WCC Tournament champions

NCAA tournament, First Round
- Conference: West Coast Conference
- Record: 22–12 (11–5 WCC)
- Head coach: Randy Bennett (18th season);
- Assistant coaches: Marcus Schroeder; Danny Yoshikawa; Justin Joyner;
- Home arena: McKeon Pavilion

= 2018–19 Saint Mary's Gaels men's basketball team =

American college basketball season

The 2018–19 Saint Mary's Gaels men's basketball team represented Saint Mary's College of California during the 2018–19 NCAA Division I men's basketball season. The team was led by head coach Randy Bennett in his 18th season at Saint Mary's. The Gaels played their home games at the McKeon Pavilion in Moraga, California as members of the West Coast Conference. They finished the season 22–12, to finish in 2nd place. In the WCC Tournament, they defeated San Diego in the semifinals and beat Gonzaga in the championship to win the WCC Tournament. Therefore, they received an automatic bid to the NCAA Tournament and they lost in the first round to Villanova.

▸ SUPPLIED INFORMATION:
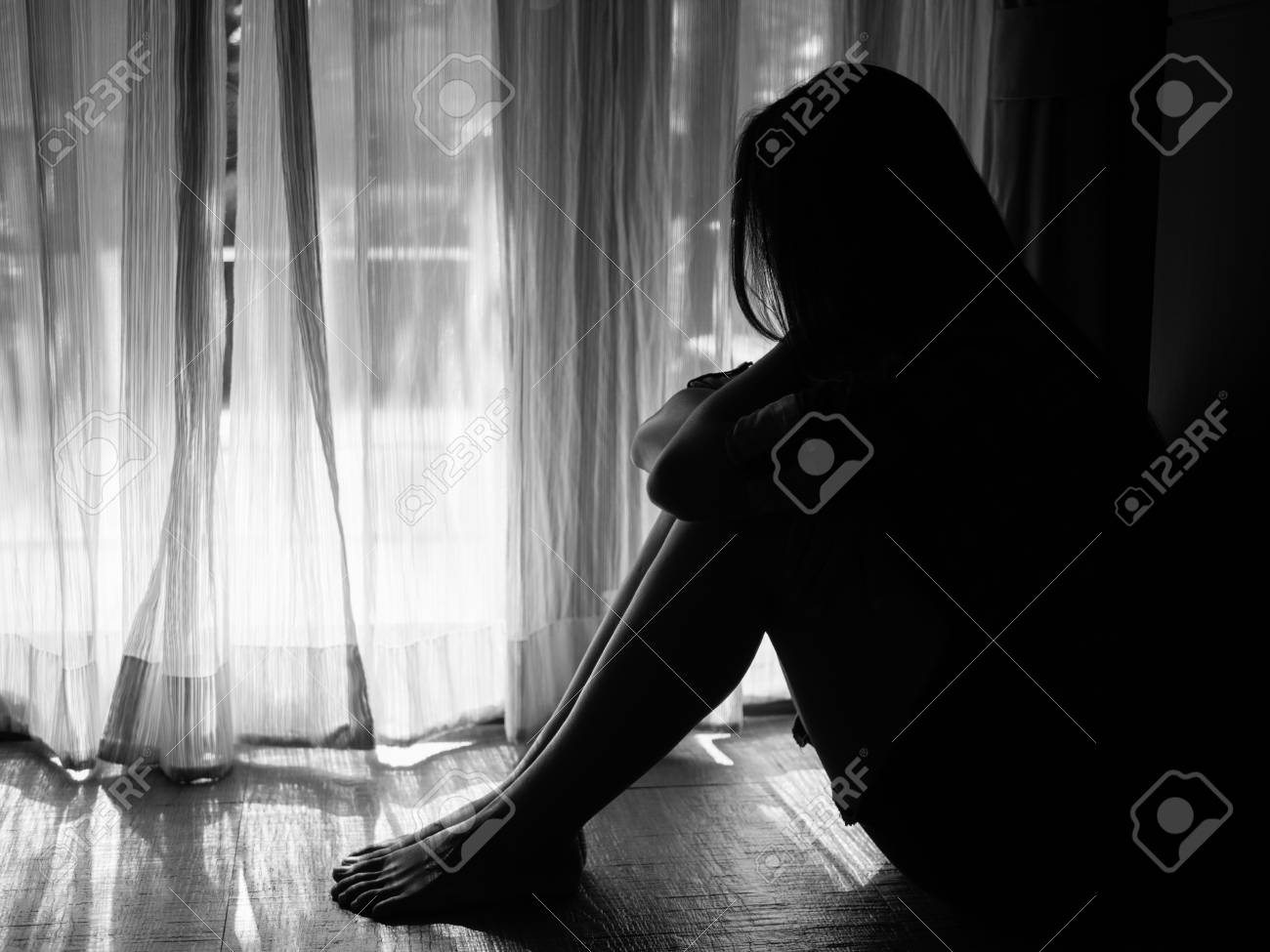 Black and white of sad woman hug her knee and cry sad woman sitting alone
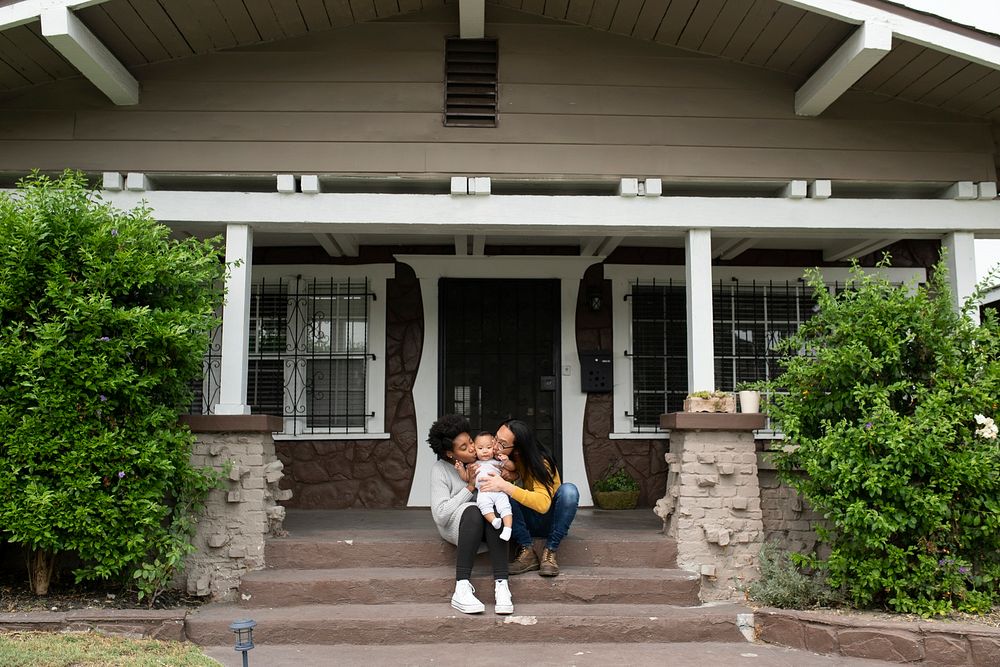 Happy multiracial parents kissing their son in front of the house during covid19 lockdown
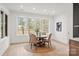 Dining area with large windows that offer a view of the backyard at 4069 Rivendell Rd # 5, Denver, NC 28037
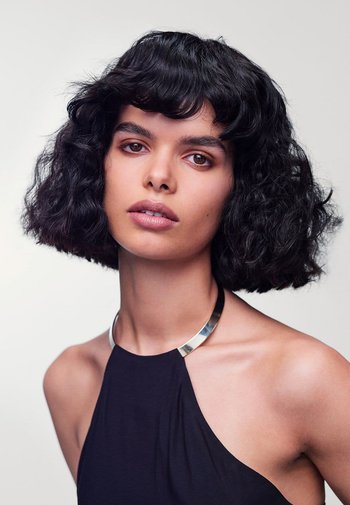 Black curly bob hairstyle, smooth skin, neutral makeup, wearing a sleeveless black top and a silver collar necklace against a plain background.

▸ REQUIRED TASKS:
**a.** In the basketball season text, which team beat the Gaels in the first round of the NCAA Tournament?
**b.** Edit the basketball season text between "American college basketball" and "round to Villanova.", inclusive, so that "semifinals" is replaced with "semifinal round".

▸ ANSWERS GIVEN:
**a.** Villanova

**b.**
American college basketball season

The 2018–19 Saint Mary's Gaels men's basketball team represented Saint Mary's College of California during the 2018–19 NCAA Division I men's basketball season. The team was led by head coach Randy Bennett in his 18th season at Saint Mary's. The Gaels played their home games at the McKeon Pavilion in Moraga, California as members of the West Coast Conference. They finished the season 22–12, to finish in 2nd place. In the WCC Tournament, they defeated San Diego in the semifinal round and beat Gonzaga in the championship to win the WCC Tournament. Therefore, they received an automatic bid to the NCAA Tournament and they lost in the first round to Villanova.